Excessively Narrow Scope. Core aspects of the regulations’ prohibitions and notification requirements are drawn too narrowly and fail to address major national and economic security concerns:
- The regulations do not prohibit investments in firms that design or produce “legacy” semiconductors, which do not rely on cutting-edge manufacturing techniques but are essential in innumerable supply chains. This omission is particularly glaring, as Commerce Secretary Gina Raimondo has repeatedly underscored the threat of China’s attempt to dominate legacy semiconductor manufacturing.REF
- Major parts of the prohibitions and notification requirements for AI investments are narrowly drawn to AI “designed to be exclusively used for, or intended to be used for” military or surveillance use. Such narrow scrutiny is in tension with the nature of AI technology itself given the general-purpose applications of many AI systems and the emergent use cases that result. These components of the AI rules may be toothless, creating significant evasion risks and frustrating the underlying national security goals of the regulations.
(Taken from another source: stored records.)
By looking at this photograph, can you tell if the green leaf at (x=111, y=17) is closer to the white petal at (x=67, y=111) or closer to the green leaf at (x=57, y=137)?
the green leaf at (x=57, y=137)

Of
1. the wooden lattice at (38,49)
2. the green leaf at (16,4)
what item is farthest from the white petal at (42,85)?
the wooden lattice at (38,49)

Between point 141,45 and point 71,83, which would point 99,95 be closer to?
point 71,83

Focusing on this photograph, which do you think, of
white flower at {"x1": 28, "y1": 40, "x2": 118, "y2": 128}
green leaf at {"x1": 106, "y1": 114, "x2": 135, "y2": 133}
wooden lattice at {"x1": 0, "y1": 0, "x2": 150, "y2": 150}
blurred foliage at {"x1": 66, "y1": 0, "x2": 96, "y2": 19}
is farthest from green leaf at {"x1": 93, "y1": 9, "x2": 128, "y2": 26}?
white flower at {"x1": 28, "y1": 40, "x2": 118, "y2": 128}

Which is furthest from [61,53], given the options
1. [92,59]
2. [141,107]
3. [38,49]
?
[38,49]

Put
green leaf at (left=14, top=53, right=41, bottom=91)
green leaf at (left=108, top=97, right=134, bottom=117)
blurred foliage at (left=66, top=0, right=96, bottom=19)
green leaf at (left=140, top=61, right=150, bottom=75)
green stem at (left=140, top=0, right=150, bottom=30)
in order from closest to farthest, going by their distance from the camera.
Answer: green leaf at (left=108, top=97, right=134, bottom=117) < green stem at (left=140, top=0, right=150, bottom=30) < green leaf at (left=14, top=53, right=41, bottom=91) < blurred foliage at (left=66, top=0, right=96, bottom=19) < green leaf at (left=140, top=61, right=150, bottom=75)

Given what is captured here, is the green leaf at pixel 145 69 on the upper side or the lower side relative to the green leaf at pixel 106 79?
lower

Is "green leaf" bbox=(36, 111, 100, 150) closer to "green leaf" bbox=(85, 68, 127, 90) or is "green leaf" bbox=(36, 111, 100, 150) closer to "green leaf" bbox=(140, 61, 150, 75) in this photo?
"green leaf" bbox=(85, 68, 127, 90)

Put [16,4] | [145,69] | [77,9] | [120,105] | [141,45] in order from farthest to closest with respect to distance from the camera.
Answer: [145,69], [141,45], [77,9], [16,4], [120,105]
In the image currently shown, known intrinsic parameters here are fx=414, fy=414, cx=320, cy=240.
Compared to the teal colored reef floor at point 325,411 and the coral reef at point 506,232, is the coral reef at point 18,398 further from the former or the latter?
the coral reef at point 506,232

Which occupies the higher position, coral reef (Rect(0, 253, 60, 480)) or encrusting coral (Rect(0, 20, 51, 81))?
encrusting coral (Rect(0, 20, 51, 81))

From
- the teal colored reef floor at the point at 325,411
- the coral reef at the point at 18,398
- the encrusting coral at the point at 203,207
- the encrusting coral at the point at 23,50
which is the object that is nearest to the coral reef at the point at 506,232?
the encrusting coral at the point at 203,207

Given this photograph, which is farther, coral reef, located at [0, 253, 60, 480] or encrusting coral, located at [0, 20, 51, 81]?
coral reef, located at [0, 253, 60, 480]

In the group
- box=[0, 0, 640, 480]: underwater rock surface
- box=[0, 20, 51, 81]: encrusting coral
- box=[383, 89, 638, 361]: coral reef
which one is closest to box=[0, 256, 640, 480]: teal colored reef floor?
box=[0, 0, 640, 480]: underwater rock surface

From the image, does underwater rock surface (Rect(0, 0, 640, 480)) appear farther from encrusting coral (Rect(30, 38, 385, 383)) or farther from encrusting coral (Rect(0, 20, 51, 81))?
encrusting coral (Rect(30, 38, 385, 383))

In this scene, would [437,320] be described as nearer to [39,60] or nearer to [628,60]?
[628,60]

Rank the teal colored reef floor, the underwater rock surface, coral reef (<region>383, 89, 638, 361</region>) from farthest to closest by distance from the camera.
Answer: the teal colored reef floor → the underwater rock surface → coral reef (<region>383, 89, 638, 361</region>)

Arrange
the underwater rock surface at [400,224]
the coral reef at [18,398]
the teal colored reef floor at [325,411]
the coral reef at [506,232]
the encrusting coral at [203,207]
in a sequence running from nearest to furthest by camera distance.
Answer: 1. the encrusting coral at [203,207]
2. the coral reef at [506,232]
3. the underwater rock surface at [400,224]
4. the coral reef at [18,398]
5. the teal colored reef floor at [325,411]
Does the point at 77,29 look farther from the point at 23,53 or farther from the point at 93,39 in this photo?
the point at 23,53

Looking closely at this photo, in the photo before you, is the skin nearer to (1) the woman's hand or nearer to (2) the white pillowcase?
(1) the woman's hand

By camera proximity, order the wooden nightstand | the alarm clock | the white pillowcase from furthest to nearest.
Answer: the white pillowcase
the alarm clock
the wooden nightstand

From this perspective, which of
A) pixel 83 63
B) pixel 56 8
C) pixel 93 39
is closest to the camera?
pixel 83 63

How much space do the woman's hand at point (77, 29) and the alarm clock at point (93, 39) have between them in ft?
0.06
Permits National Security Threats to Continue. The regulation points out its own shortcomings by applying a stricter standard for entities that are already included on various U.S. sanctions lists. For sanctioned entities, the rules prohibit investments that would otherwise be subject only to notification requirements. Put another way, the regulation acknowledges that these investments contribute to China’s military-industrial complex or human rights atrocities but will permit them to continue anyway if a U.S. investor works with a Chinese company that is not currently sanctioned. This double standard seems to rest on the fallacy that ostensibly private entities in China are meaningfully beyond the reach of Beijing—and will likely contribute to evasion risks.
Congress Must Act
Time is of the essence. Ending outbound investment in China is a matter of protecting the United States’ remaining technological edge and preventing further erosion of the military balance.REF China has already leveraged U.S. financing and technology to conduct gain-of-function research in Wuhan, develop hypersonic weapons the United States cannot counter, and operate high-altitude surveillance balloons over the continental United States.REF China should not be allowed to exploit the U.S. economy against U.S. national security for a single day more.
Bryan Burack is Senior Policy Advisor for China and the Indo–Pacific in the Asian Studies Center at The Heritage Foundation.